_Exercise prompt_: Please retype the workplace injury text word for word, from "If I am injured" up to and including "suffered at work?".

_Provided passage_:
════════════════════
If I am injured at work, how much compensation will I receive for my injuries?
Generally, workplace accidents are covered by state workers’ compensation laws. Most businesses are required to purchase workers’ compensation insurance. In most instances, when an employee is injured at work, instead filing a personal injury lawsuit against the employer, the injured employee must file a workers’ compensation claim and recovery is limited to benefits provided by the employers’ workers compensation insurance. This includes medical treatment, income, disability, and death benefits.
Can I sue my employer for an injury suffered at work?
If injured at work, while in most instances employees must file workers’ compensation claims to received medical benefits and wage replacement, there are instances in which the injured employee would have the right to pursue a claim in court. If the employer intentionally injures the employee, if the employer’s behavior amounts to gross negligence, or if the employer lacks adequate workers’ compensation insurance, the injured employee may be able to pursue a personal injury lawsuit against the employer in court.
════════════════════
_Supplied records_:
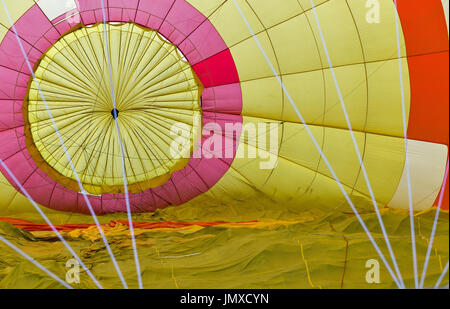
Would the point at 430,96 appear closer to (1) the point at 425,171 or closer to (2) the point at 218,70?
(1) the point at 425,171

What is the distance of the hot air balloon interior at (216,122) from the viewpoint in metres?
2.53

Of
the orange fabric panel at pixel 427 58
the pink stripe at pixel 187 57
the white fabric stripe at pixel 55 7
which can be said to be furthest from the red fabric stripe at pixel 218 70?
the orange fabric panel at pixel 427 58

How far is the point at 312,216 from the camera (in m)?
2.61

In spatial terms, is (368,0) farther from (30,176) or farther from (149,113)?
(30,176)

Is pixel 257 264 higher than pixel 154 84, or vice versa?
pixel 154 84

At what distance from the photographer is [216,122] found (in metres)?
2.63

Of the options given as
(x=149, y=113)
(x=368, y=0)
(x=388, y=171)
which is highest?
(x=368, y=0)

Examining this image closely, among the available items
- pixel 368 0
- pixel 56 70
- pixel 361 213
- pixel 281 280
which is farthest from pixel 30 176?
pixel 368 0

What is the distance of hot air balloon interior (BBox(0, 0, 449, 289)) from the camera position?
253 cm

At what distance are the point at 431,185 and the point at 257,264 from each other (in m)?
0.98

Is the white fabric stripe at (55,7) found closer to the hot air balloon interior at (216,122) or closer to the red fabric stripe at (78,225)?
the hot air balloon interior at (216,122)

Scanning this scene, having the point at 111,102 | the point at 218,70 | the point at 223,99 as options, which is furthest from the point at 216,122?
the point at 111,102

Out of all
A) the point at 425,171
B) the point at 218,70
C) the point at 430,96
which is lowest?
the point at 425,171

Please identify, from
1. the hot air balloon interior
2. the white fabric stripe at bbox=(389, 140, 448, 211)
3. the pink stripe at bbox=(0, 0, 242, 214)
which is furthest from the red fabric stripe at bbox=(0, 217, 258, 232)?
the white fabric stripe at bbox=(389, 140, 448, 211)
════════════════════
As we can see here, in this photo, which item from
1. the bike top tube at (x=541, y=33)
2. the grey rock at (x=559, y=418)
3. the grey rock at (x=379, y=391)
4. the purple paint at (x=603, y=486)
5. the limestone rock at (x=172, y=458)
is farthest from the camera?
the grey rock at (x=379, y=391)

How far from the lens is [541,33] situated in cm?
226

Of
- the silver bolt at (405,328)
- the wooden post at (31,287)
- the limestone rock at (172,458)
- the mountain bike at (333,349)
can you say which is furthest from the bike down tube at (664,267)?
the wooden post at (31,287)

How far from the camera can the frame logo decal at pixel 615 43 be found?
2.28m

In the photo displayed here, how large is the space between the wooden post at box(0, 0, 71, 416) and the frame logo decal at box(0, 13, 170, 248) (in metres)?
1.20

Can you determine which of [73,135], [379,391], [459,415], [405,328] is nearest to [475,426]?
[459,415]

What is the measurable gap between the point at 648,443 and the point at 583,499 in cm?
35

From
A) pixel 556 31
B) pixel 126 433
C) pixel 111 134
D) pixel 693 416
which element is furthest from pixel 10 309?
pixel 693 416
════════════════════
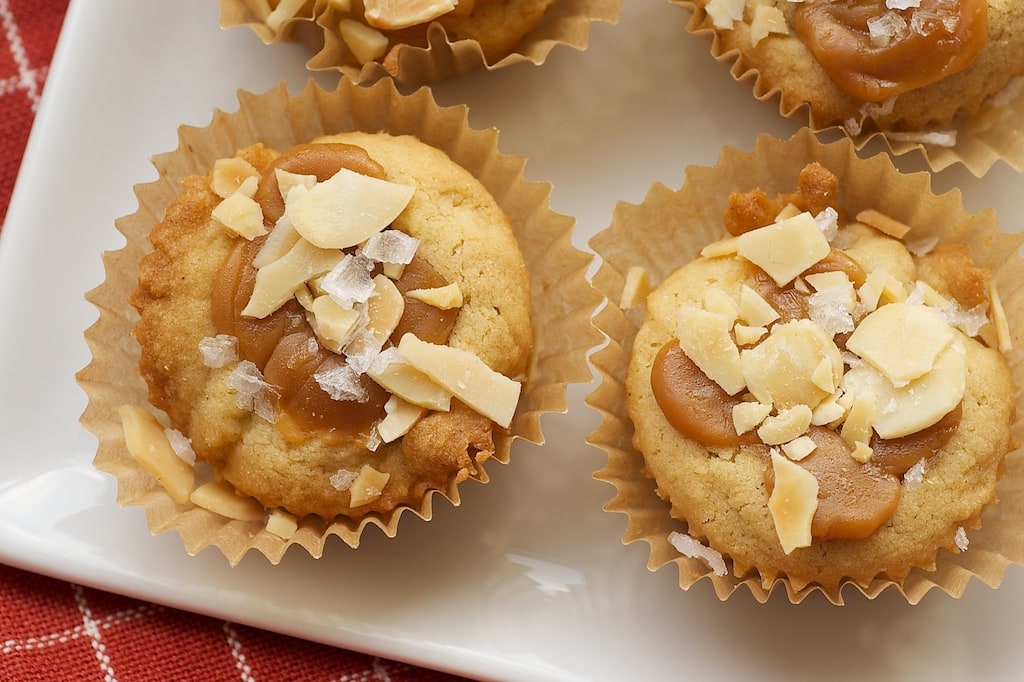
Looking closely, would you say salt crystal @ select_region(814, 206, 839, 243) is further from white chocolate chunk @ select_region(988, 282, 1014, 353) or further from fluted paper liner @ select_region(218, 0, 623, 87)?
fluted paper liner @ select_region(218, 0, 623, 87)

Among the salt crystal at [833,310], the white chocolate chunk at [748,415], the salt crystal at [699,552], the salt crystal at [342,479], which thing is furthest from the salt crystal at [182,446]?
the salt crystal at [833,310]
════════════════════
_Output for this exercise_:
If I am injured at work, how much compensation will I receive for my injuries?
Generally, workplace accidents are covered by state workers’ compensation laws. Most businesses are required to purchase workers’ compensation insurance. In most instances, when an employee is injured at work, instead filing a personal injury lawsuit against the employer, the injured employee must file a workers’ compensation claim and recovery is limited to benefits provided by the employers’ workers compensation insurance. This includes medical treatment, income, disability, and death benefits.
Can I sue my employer for an injury suffered at work?